目立つと面倒になる事は分かってる事なんだ、あえてそうなる必要も無い


「そう言われてもね、まあ、自分のペースで旅はしてみたいとは思うよ?色んな国の文化とか技術とかを見てみたいし」


ハリーとチコと旅するのだけはゴメンだけどな 、何があるかわかったもんじゃない!



「なるほどね、旅人か…まあ今はそれでも良いんじゃないかな、人の夢なんてすぐに変わったりするものだし、ノアはまだ5歳だしね!」


と、父さんはいいことを言った


いつもならここで話は終わるが、今日はせっかく親子2人なので、少し質問してみた


「父さんの子供の頃の夢は何だったの?」


まあいちばん無難な質問だろう


本当は英雄と呼ばれるようになった理由を聞きたかったんだけど、これだけは頑なに教えてくれないからな、父さん。


「私は冒険者になりたかったね、活躍して冒険者の1番上の位 Sランク冒険者になるのが夢だったんだ」


へー、それは知らなかった!


父さんはあまり昔の話とかしないしな


「でも16の時に戦争が起こってね、殺されないように必死で戦ってたらいつの間にか貴族だよ?本当に人生は面白いね! 今じゃ愛する人と子供たちができて、守るべき場所がある。
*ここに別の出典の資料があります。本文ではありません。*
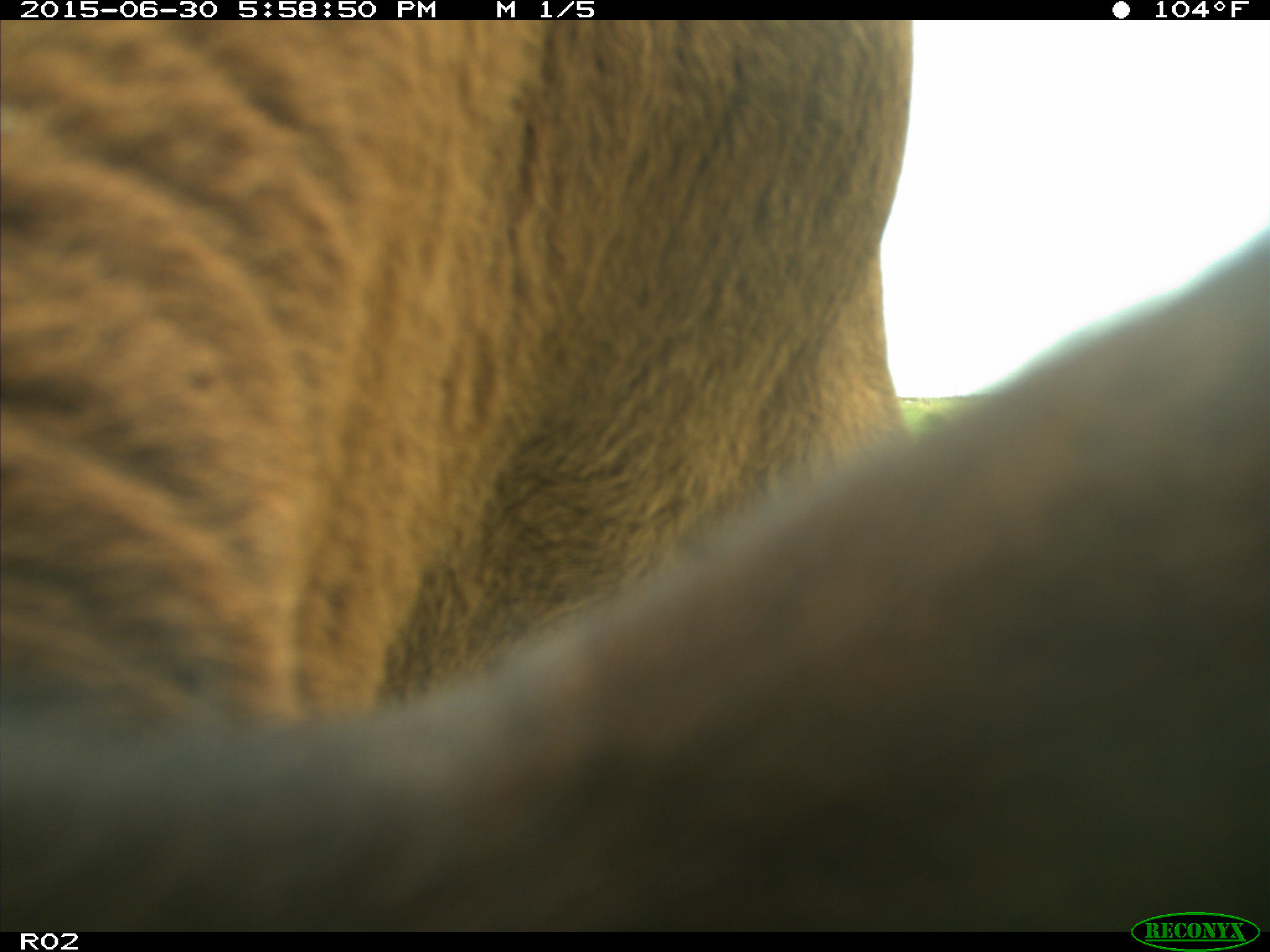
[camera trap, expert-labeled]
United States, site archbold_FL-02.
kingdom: Animalia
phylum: Chordata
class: Mammalia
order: Artiodactyla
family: Bovidae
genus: Bos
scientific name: Bos taurus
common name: domestic cow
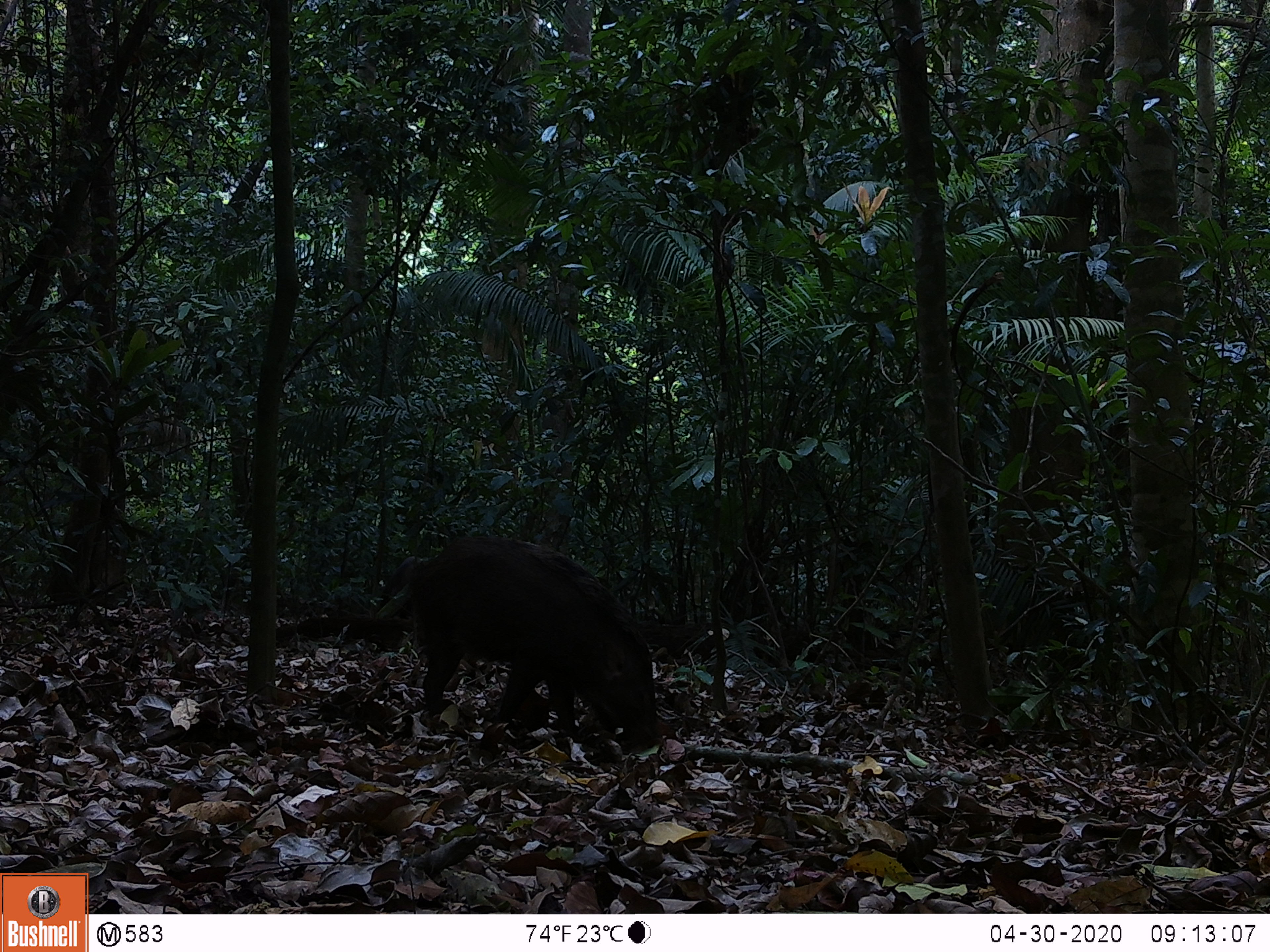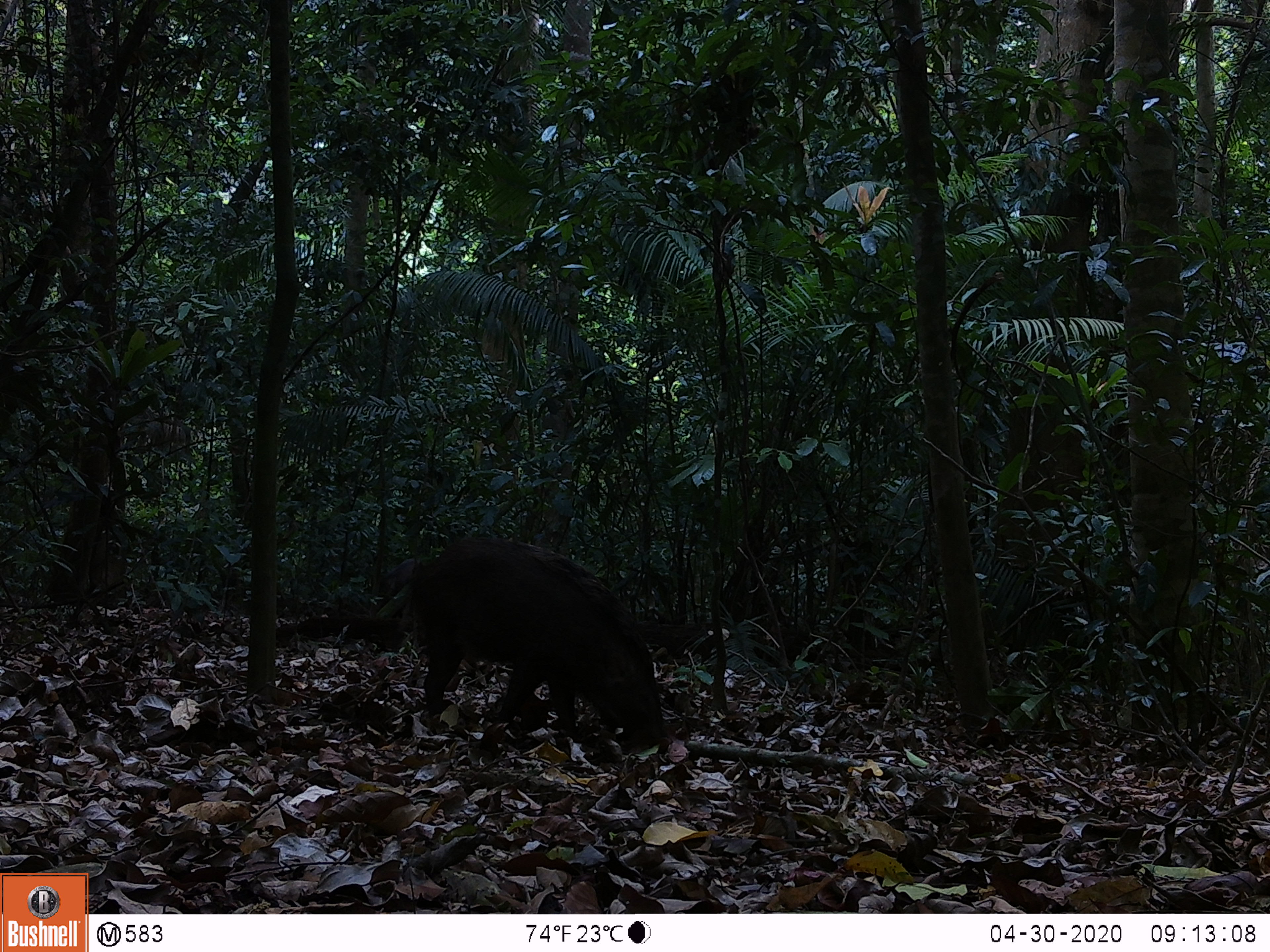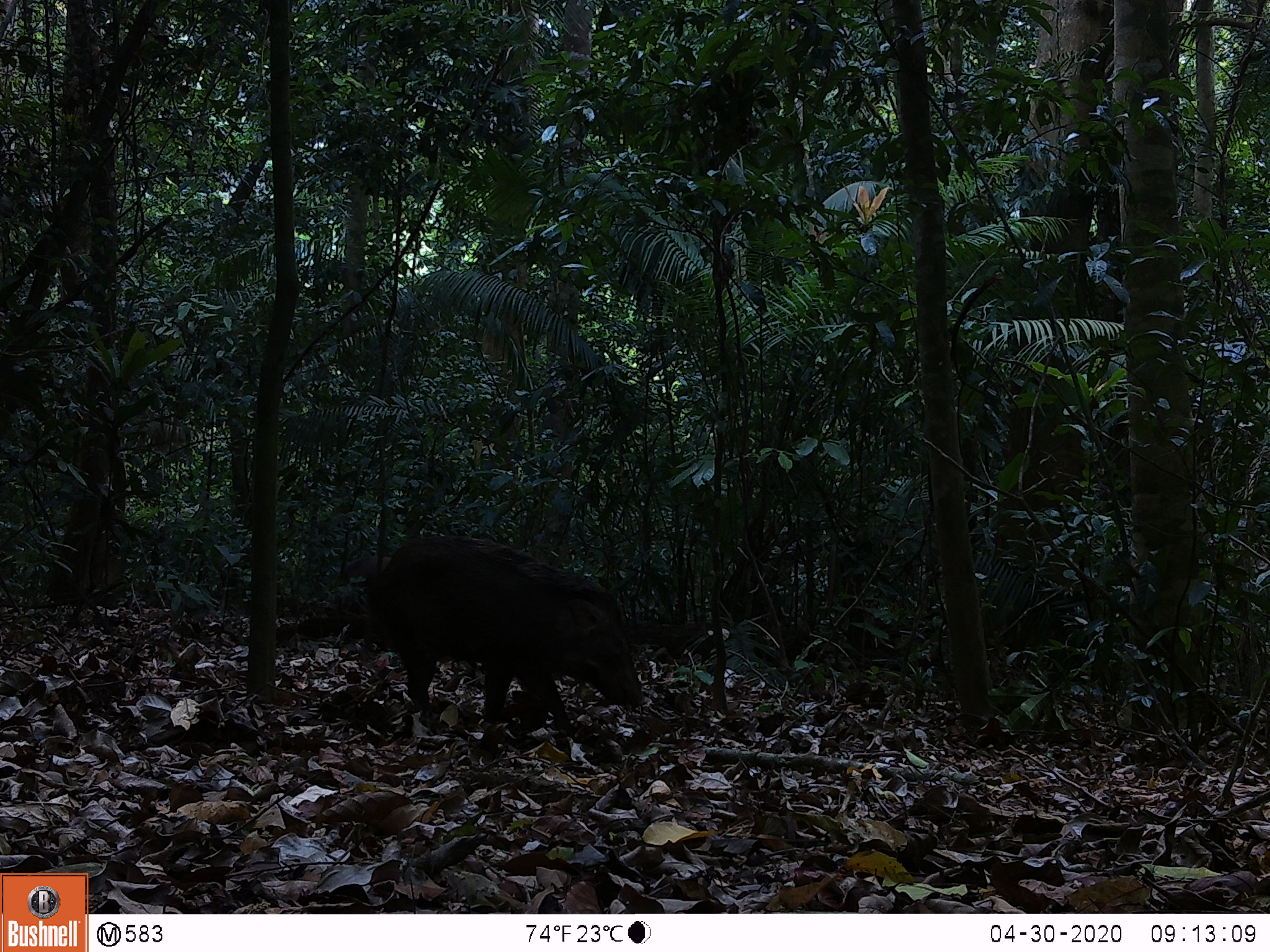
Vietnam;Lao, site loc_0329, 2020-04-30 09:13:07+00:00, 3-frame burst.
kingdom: Animalia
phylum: Chordata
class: Mammalia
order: Artiodactyla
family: Suidae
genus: Sus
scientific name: Sus scrofa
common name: eurasian wild pig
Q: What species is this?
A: Eurasian wild pig (Sus scrofa).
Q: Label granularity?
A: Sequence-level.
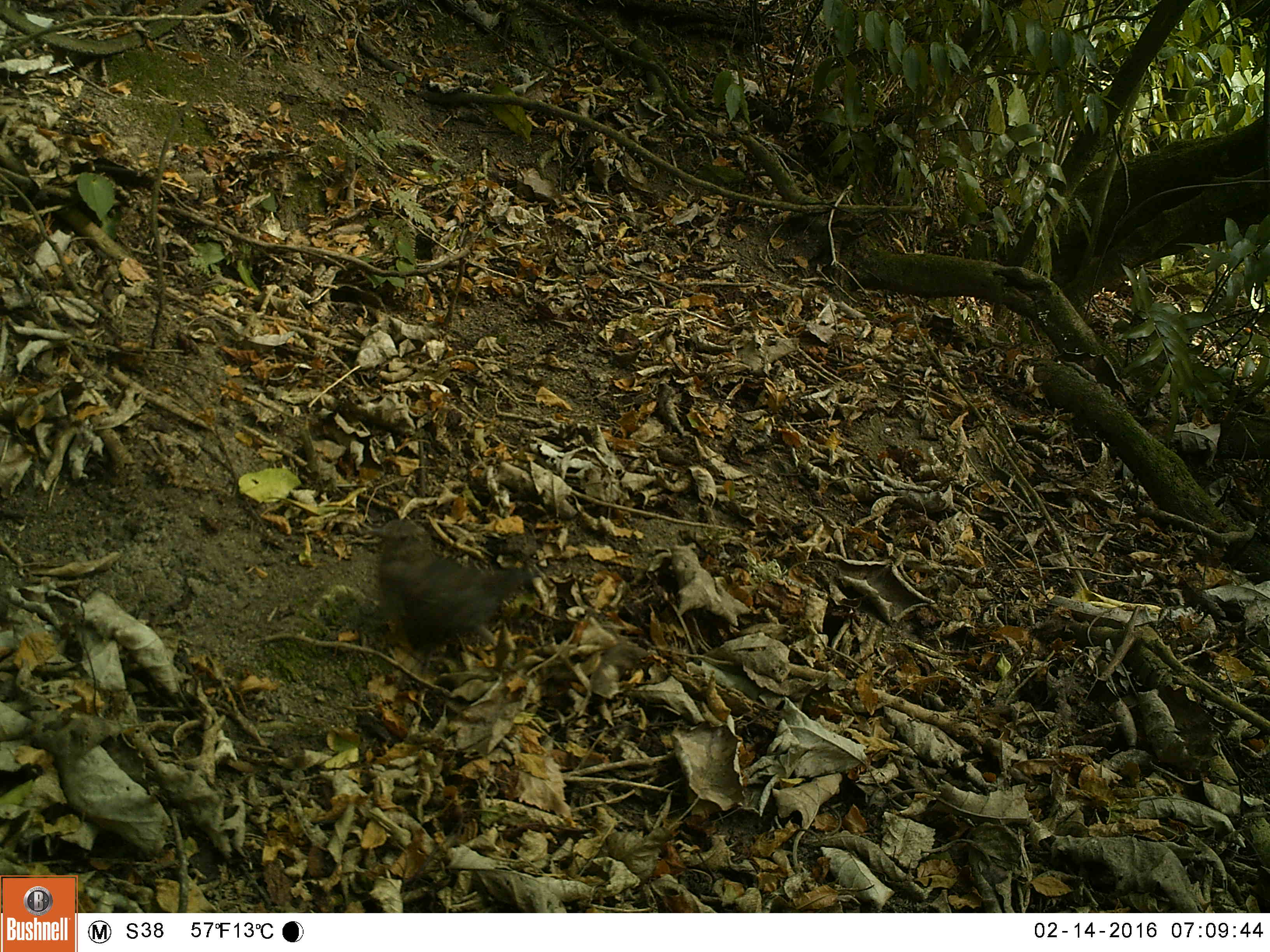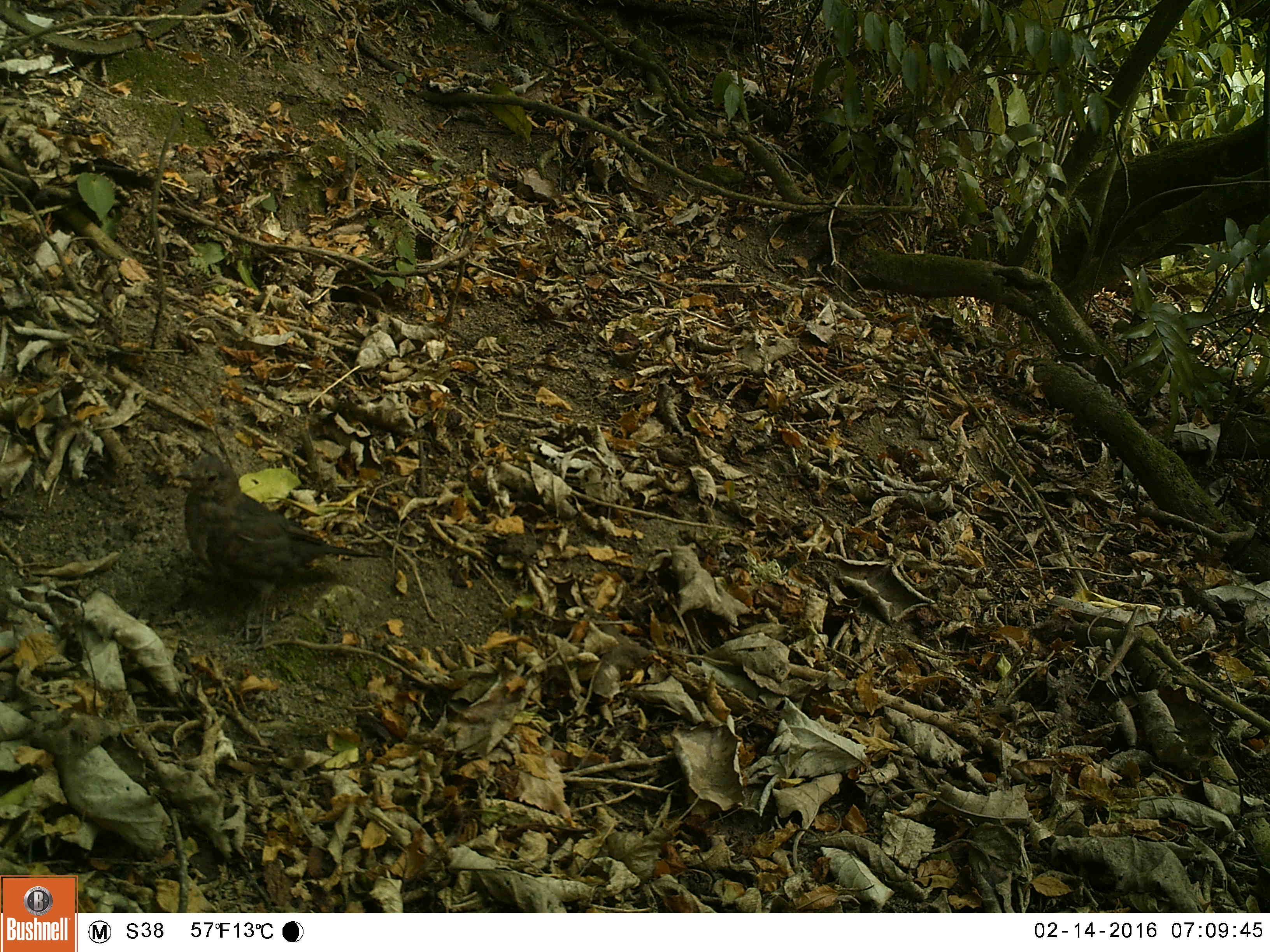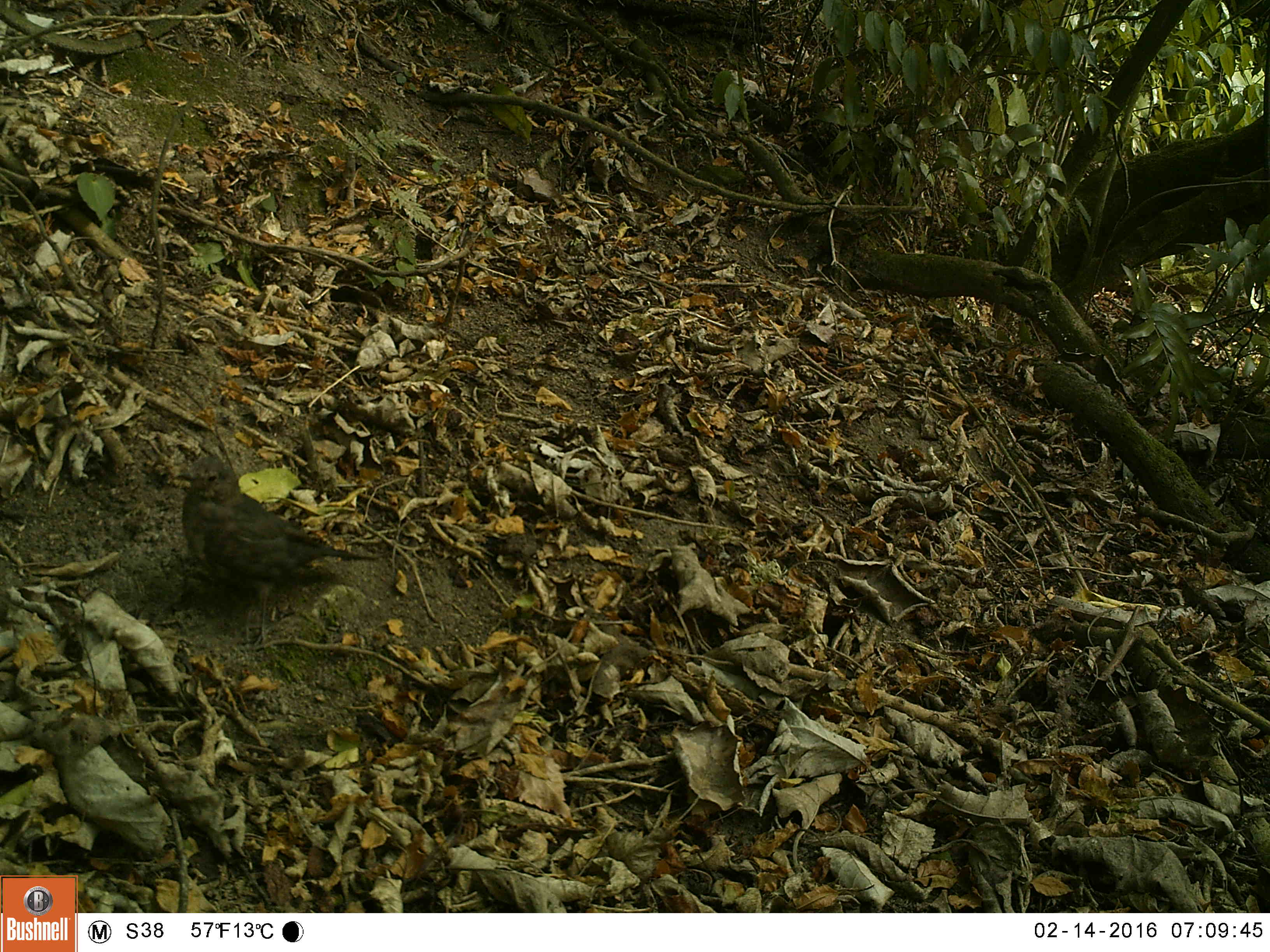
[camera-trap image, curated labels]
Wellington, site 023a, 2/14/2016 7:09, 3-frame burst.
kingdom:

それを守り抜いてダリルにバトンを渡したら、テスナと2人で旅でもしたいね!」


って、最後のところのやりたい事って、俺と同じじゃね?


親子だからか?


でも5歳の俺が隠居が夢とか言ってたら、それは心配になるのも当然か


ごめんね父さん!


ま、だからと言ってバリバリ働くわけでも無いんだけどね


「でもまさか、ノアと夢について2人で話す日が来るとは、私ももう歳だね」


ふふっ、1人で騎士団をのしちゃう人がよく言うよ


「そんなことないでしょ、強いし」


俺はこの前見た、兵士たちの訓練場に父さんが行ったので、チラッと覗いたら、騎士団の2分隊くらいの人数を一瞬でのしてたのをね!


本当に規格外な英雄だよ父さんは


「でも今日は楽しかったね! たまには子供たちと出掛けるのも悪くない! 今度はエルーナでも誘ってみるかな!」


なんて言ってるんだけど、どうやら歳というのは本当らしい


「父さん、まだ被服店に着いてすらいないでしょ! 」


「ごめんごめん、ノアとこんな濃い話ができるようになったと思うと嬉しくてね!」


父さんは眩しいほどの笑顔でそういうが、まあその気持ちは分からないでもない


俺も楽しかったし、未来を見つめるのもたまには必要だと感じれたしね


ーーー



親子水入らずで話し合う心地良い空気感の中、父さんがいきなり声を上げた


「あ、そうだノア、魔道学院に行くならその前に1度王都へ行ってみるかい? 」


王都?


父さんにしてはやけに急な 話だな


「なんで王都?」


あまりに脈絡のない話だったので、ついつい聞き返しちゃった!


「実は第3王女様の3歳の誕生日に各貴族に招待状ご届いてね、式には参加出来ないけど、王都の街を見て回ることはできるし、どうかな?」


それは行くに決まってるでしょ、こことは違って王都は都会、東京みたいなものだ!どんな場所なのかぜひ見ておきたい!


「行きたい!俺、 まだ領外に出た事ないし絶対に行くよ!」



俺が片手を上げて元気いっぱいに答えると、父さんはニッコリと笑って


「うん、わかった!」


と言った!



そのあともお話をしながら、親子2人でベイリー被服店に向かう俺たちだった。